練習問題:
A: エコビレッジづくりの記事によると、カフェ〈ちゃいはな〉を営む渡部大輔さんは何年前に洞爺湖の地にやってきたか。
B: エコビレッジづくりの記事のうち、「writer profile」という語句を含むところから始まり「て奔走中。ときどき畑仕事も。」で終わる部分を、一字一句変えずに書き写せ。
C: エコビレッジづくりの記事について、最後の文のあとに続く文章を書け。

文書の抜粋:
連載
posted:2015.9.24 from:北海道岩見沢市 genre:暮らしと移住
〈 この連載・企画は… 〉
北海道にエコビレッジをつくりたい。そこにずっと住んでもいいし、ときどき遊びに来てもいい。
野菜を育ててみんなで食べ、あんまりお金を使わずに暮らす。そんな「新しい家族のカタチ」を探ります。
writer profile
Michiko Kurushima
來嶋路子
くるしま・みちこ●東京都出身。1994年に美術出版社で働き始め、2001年『みづゑ』の新装刊立ち上げに携わり、編集長となる。2008年『美術手帖』副編集長。2011年に暮らしの拠点を北海道に移す。以後、書籍の編集長として美術出版社に籍をおきつつ在宅勤務というかたちで仕事を続ける。2015年にフリーランスとなり、アートやデザインの本づくりを行う〈ミチクル編集工房〉をつくる。現在、東京と北海道を行き来しながら編集の仕事をしつつ、エコビレッジをつくるという目標に向かって奔走中。ときどき畑仕事も。
http://michikuru.com/
エコビレッジをつくるために、この1か月ほど山の土地購入を考えていたわけだが、
調べていくにつれ、山を切り開いて暮らすのは、そう簡単ではないことがわかってきた。
山を買うという可能性は探りつつも、ほかにも土地を探す方法があるんじゃないか?
実際にエコロジカルな暮らしを実践している人たちは、
どうやって自分のやりたいことをかたちにしているのだろうか?
北海道で活動をする先輩たちに会って、土地探しのヒントと暮らしの知恵を学びたい。
そんな思いから、いままでは、仕事が忙しくてなかなか行く機会がなかった場所へ、
この夏思い切って出かけてみることにした(会社も辞めたことだし!)。
わが家から車を3時間ほど走らせ向かった先は、
北海道の南側に位置し比較的温暖な気候の洞爺湖。
海もあり湖も広がる開放感あふれる土地だ。
この洞爺湖の湖畔にあるカフェ〈ちゃいはな〉は、
いつか訪ねてみたいと思っていた場所のひとつ。
ちゃいはなの敷地には、カフェ兼住居の平屋が建ち、
裏には畑、そのほか駐車場もあり、申し分ない広さといえる。
カフェを営む渡部大輔さんは、11年前にこの地にやってきて、
自給自足的な暮らしを始めたという。

データ記録:
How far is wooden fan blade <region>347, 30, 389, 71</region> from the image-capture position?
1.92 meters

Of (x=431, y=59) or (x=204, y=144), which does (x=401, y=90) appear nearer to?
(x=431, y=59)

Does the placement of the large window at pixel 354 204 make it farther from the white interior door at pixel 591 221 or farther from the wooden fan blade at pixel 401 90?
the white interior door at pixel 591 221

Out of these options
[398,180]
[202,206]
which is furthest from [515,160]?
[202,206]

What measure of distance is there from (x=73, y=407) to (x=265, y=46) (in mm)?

各問の解答:
A: 11年前である。

B:
writer profile
Michiko Kurushima
來嶋路子
くるしま・みちこ●東京都出身。1994年に美術出版社で働き始め、2001年『みづゑ』の新装刊立ち上げに携わり、編集長となる。2008年『美術手帖』副編集長。2011年に暮らしの拠点を北海道に移す。以後、書籍の編集長として美術出版社に籍をおきつつ在宅勤務というかたちで仕事を続ける。2015年にフリーランスとなり、アートやデザインの本づくりを行う〈ミチクル編集工房〉をつくる。現在、東京と北海道を行き来しながら編集の仕事をしつつ、エコビレッジをつくるという目標に向かって奔走中。ときどき畑仕事も。

C:
今日は、渡部さんに、この土地を見つけたきっかけと、
どのように自給自足をしているのかを教えてもらいたくて訪ねることにした。
渡部さんは、若いころ旅人だった。
20代は世界各国をめぐり、タイ、アメリカ、
オーストラリアに1年以上住んだこともある。
それは「日本の社会になじめず、日本を捨てる覚悟」の旅だったという。
そんな渡部さんが、洞爺湖で暮らし始めたきっかけは、子どもができたことだった。
「自給自足的に生きていきたいと思っていたときに、ここを見つけました。
子育てもゆっくりできるし、気に入った」
渡部さんの場所探しは、ネットに頼らず現場主義。
北海道の中でも札幌より南に住んでみたいと考え、
何か月も車を走らせていったそうだ(さすが旅人!)。
そして、あるとき洞爺湖畔の道を運転していたとき
「あ、ここいいかも!」というインスピレーションがわき、
同時に「これは!」と思う空家に遭遇。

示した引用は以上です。